## PAGE TEXT
+ + + +

I disagree.
Pandas has a truck-factor of one, Jeff Reback.
My impression is that Wes did not catch up with the current codebase and
would therefore not
be the ideal maintainer any more.
If there is no "hand-over" of the arcane knowledge between generations,
a project will die.
Numpy has a truck-factor between two and four I think.
On 08/12/2015 09:57 AM, josef.p...@gmail.com wrote:
On Wed, Aug 12, 2015 at 9:45 AM, Joel Nothman <joel.noth...@gmail.com
<mailto:joel.noth...@gmail.com>> wrote:
I find that list somewhat obscure, and reading your section on
Code Authorship gives me some sense of why. All of those people
have been very important contributors to the project, and I'd
think the absence of Gaël, Andreas and Olivier alone would be very
damaging, if only because of their dedication to the collaborative
maintenance involved. Yet despite his top score Fabian has not
actively contributed for years and would be quite unfamiliar with
many of the files he created, while I think Mathieu Blondel
and Alexandre Gramfort, for example, would provide substantial
code coverage without those seven (although they may not be
interested in the maintenance).

+ + + +

## GIVEN MATERIAL
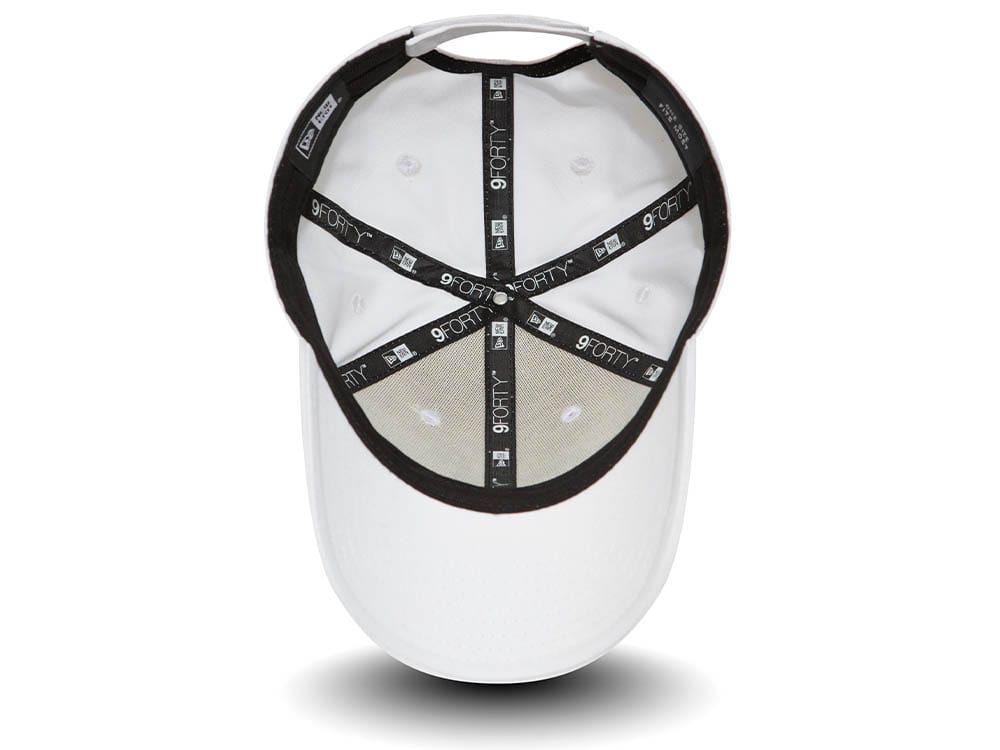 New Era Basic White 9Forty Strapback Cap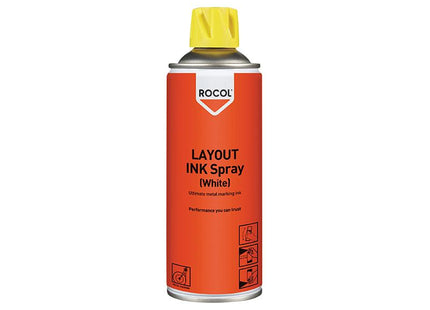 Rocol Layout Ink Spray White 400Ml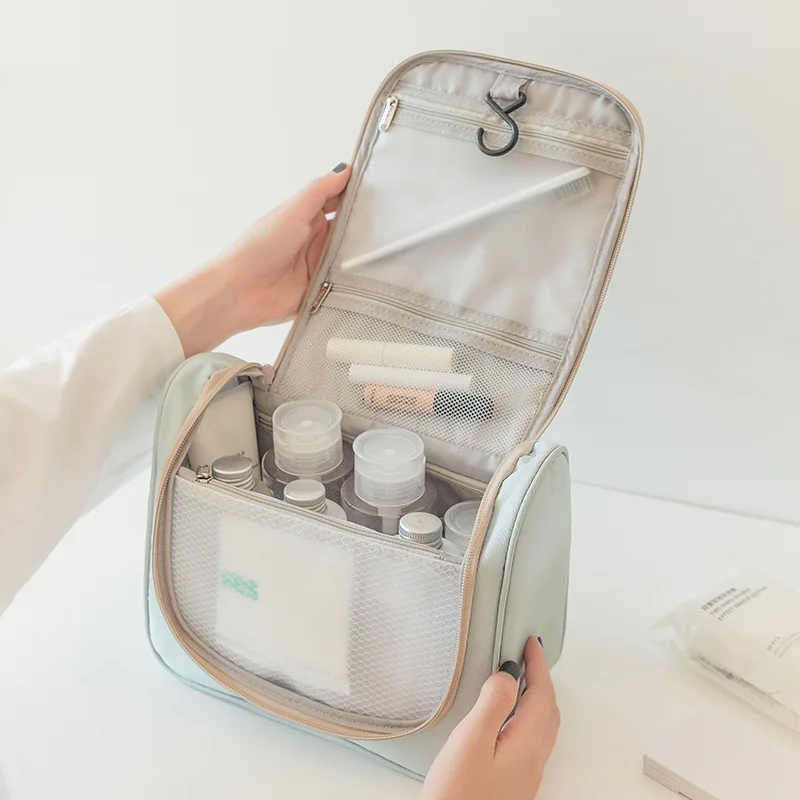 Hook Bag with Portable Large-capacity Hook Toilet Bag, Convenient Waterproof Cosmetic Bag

+ + + +

## EXERCISE
Set down word for word the portion of the thread on truck factors that begins at the words "I disagree." and stops after "four I think.". Work only from the thread on project truck factors when completing this exercise.

## TASK RESULT
I disagree.
Pandas has a truck-factor of one, Jeff Reback.
My impression is that Wes did not catch up with the current codebase and
would therefore not
be the ideal maintainer any more.
If there is no "hand-over" of the arcane knowledge between generations,
a project will die.
Numpy has a truck-factor between two and four I think.